SÃO PAULO, SP (FOLHAPRESS) - O governo de Taiwan dará assistência aos manifestantes de Hong Kong que pediram asilo com medo de perseguição pelo governo da China, segundo anúncio feito nesta sexta-feira (19). 

Segundo o jornal Apple Daily, de Taiwan, cerca de 30 ativistas envolvidos nos protestos das últimas semanas, que incluíram uma invasão ao Parlamento de Hong Kong, foram para a ilha.

"Podemos prover a assistência necessária a moradores de Hong Kong cujas segurança e liberdade estão em perigo por razões políticas", disse o governo de Taiwan em um comunicado, segundo o jornal The Guardian. 

Taiwan já deu abrigo a dissidentes chineses, embora o país não reconheça o conceito legal de asilo politico. No entanto, permite aos opositores chineses ficarem lá, por meio de vistos de longa duração. 

País autônomo de regime democrático, Taiwan é considerado uma província rebelde pela China, que não reconhece a independência da ilha.

Hong Kong está há cinco semanas mergulhada em sua pior crise da história recente, com grandes manifestações que, em alguns casos, levaram a violentos confrontos entre a polícia e uma minoria mais radical.

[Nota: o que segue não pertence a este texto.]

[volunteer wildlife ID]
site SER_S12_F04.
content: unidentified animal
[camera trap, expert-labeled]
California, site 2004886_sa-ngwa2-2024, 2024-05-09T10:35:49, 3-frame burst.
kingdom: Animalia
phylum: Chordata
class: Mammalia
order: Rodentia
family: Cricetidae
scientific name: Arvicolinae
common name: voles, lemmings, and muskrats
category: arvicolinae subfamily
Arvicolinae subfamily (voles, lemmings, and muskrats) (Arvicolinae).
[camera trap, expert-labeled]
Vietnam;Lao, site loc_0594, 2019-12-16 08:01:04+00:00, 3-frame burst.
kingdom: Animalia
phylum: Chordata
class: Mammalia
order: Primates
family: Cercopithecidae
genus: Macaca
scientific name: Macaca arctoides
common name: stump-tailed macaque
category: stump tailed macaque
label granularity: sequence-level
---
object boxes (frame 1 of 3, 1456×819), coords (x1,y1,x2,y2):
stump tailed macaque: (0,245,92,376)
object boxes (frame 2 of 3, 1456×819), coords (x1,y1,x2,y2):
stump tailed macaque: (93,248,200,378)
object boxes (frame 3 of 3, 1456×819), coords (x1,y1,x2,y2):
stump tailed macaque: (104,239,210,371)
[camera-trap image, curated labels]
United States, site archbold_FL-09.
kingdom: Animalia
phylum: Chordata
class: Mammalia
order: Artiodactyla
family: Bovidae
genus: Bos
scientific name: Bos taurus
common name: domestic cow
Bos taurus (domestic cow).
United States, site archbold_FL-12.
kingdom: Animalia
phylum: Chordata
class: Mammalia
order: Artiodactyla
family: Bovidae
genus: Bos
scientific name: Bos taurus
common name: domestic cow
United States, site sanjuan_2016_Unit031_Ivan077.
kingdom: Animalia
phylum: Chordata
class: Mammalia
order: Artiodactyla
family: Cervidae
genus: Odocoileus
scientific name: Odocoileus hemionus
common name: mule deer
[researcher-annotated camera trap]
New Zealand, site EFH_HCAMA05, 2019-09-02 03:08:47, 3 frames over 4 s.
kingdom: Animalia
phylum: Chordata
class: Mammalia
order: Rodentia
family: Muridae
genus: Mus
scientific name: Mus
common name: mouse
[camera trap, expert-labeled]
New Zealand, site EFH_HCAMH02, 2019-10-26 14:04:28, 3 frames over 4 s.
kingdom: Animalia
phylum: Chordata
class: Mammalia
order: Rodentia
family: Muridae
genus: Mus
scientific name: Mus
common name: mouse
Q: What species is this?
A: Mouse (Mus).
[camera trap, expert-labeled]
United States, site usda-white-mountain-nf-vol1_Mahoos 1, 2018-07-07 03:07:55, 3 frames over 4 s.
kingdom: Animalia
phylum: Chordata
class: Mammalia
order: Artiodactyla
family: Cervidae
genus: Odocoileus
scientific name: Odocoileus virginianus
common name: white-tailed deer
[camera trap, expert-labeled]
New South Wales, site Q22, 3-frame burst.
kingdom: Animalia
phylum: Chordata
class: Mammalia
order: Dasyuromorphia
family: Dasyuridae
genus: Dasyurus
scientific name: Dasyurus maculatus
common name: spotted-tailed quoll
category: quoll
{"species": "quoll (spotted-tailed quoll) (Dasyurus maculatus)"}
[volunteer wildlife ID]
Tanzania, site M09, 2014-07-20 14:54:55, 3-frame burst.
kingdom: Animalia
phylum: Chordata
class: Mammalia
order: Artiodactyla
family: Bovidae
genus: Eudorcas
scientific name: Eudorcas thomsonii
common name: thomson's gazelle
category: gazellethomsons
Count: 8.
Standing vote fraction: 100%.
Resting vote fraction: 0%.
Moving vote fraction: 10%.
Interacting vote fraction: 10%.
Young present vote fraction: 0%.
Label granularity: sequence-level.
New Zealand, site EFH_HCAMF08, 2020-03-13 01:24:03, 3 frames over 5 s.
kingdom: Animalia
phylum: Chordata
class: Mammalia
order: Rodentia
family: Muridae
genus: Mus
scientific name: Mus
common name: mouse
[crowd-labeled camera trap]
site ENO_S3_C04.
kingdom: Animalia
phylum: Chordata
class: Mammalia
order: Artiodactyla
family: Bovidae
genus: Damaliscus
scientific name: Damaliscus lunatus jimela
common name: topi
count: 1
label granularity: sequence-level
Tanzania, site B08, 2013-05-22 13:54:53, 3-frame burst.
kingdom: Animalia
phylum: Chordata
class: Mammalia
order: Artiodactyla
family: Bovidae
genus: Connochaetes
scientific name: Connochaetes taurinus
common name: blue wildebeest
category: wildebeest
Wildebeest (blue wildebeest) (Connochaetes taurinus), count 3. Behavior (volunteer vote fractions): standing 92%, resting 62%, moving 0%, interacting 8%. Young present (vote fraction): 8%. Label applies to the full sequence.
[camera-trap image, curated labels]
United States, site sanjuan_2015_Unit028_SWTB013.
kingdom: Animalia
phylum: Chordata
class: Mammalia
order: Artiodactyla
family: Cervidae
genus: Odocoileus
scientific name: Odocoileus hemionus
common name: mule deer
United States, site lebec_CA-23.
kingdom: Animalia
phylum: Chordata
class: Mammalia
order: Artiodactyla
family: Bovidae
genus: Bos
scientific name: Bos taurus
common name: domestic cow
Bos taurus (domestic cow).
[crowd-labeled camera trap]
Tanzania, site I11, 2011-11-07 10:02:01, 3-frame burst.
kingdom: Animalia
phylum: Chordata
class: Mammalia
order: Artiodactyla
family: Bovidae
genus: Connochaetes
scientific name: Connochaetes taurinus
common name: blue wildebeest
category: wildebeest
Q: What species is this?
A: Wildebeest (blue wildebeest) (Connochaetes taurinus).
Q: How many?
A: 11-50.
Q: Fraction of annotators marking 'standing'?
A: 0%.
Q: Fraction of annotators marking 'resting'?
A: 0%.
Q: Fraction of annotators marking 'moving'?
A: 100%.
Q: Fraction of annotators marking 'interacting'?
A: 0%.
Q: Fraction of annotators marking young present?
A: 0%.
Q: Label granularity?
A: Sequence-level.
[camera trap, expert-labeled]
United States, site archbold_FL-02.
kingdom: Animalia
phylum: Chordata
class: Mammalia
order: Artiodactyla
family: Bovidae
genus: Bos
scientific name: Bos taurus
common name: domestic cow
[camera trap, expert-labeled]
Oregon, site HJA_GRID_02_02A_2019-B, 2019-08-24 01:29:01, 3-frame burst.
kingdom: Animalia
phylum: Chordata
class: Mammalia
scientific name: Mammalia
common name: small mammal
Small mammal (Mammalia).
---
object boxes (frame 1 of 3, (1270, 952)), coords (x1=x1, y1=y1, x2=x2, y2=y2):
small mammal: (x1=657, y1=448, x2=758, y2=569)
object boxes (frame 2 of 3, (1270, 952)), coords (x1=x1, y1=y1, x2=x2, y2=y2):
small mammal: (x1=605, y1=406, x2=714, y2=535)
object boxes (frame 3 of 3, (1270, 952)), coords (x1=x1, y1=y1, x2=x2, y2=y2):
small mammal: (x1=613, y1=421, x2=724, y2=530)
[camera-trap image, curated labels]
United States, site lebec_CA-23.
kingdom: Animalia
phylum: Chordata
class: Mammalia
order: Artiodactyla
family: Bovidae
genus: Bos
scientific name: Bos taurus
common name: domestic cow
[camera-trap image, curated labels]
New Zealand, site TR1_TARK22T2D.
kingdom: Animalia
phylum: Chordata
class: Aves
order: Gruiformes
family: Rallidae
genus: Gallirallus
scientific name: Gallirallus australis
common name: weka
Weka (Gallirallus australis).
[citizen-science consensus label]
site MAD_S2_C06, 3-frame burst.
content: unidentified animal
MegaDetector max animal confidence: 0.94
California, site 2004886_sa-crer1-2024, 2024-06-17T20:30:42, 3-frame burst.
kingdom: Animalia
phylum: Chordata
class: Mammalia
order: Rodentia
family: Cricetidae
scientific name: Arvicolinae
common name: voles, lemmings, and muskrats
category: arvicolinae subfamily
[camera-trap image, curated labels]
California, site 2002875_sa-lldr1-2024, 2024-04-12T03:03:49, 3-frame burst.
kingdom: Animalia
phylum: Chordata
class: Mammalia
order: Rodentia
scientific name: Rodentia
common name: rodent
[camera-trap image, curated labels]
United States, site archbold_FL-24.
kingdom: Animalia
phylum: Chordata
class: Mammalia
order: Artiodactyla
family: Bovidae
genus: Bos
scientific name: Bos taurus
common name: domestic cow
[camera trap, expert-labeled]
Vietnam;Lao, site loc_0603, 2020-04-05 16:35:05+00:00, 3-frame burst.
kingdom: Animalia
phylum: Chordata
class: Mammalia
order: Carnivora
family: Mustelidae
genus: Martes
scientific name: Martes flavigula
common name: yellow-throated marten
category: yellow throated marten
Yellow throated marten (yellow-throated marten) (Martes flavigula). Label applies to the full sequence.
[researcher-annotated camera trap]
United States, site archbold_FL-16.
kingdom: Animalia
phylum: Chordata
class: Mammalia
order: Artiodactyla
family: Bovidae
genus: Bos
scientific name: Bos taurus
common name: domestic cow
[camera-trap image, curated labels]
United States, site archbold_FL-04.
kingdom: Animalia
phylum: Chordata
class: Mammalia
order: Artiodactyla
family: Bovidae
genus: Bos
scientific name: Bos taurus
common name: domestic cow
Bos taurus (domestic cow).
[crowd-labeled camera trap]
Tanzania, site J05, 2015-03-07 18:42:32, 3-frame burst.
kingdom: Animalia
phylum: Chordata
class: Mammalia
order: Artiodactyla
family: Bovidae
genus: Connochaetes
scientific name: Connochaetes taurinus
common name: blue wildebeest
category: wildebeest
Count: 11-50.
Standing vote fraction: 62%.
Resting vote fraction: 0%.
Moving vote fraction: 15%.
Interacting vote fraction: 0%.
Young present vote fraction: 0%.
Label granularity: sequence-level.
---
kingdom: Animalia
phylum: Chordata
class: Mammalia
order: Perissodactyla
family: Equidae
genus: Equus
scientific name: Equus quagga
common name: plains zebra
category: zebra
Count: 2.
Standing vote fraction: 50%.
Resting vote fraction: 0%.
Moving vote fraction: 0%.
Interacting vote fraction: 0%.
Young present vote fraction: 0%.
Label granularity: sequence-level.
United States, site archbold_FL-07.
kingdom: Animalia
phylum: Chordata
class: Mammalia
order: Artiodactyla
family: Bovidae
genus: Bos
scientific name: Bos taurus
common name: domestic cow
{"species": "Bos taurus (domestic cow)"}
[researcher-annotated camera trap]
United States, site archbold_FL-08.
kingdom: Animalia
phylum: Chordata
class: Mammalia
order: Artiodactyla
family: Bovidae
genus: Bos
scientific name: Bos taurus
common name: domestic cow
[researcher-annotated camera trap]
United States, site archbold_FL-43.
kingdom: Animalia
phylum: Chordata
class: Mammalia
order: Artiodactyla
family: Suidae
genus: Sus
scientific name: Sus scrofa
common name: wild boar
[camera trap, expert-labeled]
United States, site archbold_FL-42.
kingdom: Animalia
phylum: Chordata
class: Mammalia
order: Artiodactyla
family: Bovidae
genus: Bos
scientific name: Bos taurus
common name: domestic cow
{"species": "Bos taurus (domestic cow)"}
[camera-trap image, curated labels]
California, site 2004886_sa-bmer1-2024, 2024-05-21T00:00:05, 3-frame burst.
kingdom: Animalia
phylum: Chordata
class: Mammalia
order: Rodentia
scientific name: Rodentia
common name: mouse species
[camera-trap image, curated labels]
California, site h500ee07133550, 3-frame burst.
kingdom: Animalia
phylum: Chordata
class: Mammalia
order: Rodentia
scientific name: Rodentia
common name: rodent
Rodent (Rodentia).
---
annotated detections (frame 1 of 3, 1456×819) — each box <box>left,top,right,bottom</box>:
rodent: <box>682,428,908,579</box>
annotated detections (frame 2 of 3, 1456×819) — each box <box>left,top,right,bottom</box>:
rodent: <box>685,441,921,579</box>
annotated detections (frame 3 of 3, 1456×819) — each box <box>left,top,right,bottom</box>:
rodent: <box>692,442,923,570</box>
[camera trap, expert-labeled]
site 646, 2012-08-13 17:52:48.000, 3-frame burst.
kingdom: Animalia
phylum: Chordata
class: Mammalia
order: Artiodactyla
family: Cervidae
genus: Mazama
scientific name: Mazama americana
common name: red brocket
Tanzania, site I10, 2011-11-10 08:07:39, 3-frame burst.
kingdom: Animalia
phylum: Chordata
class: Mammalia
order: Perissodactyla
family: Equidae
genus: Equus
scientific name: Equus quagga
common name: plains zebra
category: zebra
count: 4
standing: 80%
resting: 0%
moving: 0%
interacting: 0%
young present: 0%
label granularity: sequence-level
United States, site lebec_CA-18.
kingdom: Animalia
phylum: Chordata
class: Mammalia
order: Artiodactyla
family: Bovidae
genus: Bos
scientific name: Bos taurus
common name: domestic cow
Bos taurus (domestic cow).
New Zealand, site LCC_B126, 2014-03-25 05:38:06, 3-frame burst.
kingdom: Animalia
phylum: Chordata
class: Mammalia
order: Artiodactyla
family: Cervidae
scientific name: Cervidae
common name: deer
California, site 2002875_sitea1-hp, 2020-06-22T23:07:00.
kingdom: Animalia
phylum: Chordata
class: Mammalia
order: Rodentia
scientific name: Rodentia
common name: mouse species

Os ativistas querem a retirada total de um projeto de lei de extradição que permitirá, se aprovado, que suspeitos sejam enviados para a China continental para serem julgados. Eles também pedem a renúncia de Lam.

Sob pressão, a chefe do governo local, Carrie Lam, suspendeu o projeto de extradição em meados de junho e, na semana passada, declarou que a proposta estava "morta", mas opositores querem ver a retirada formal do processo legislativo. 

Hong Kong retornou ao domínio chinês em 1997 sob a fórmula conhecida como "um país, dois sistemas", que garante por 50 anos liberdades que não são desfrutadas na China continental, incluindo o direito de protestar e um judiciário independente.

Mas muitos moradores se preocupam com o que veem como uma erosão dessas liberdades e uma marcha implacável em direção ao controle do continente. Pequim nega interferir nos assuntos de Hong Kong.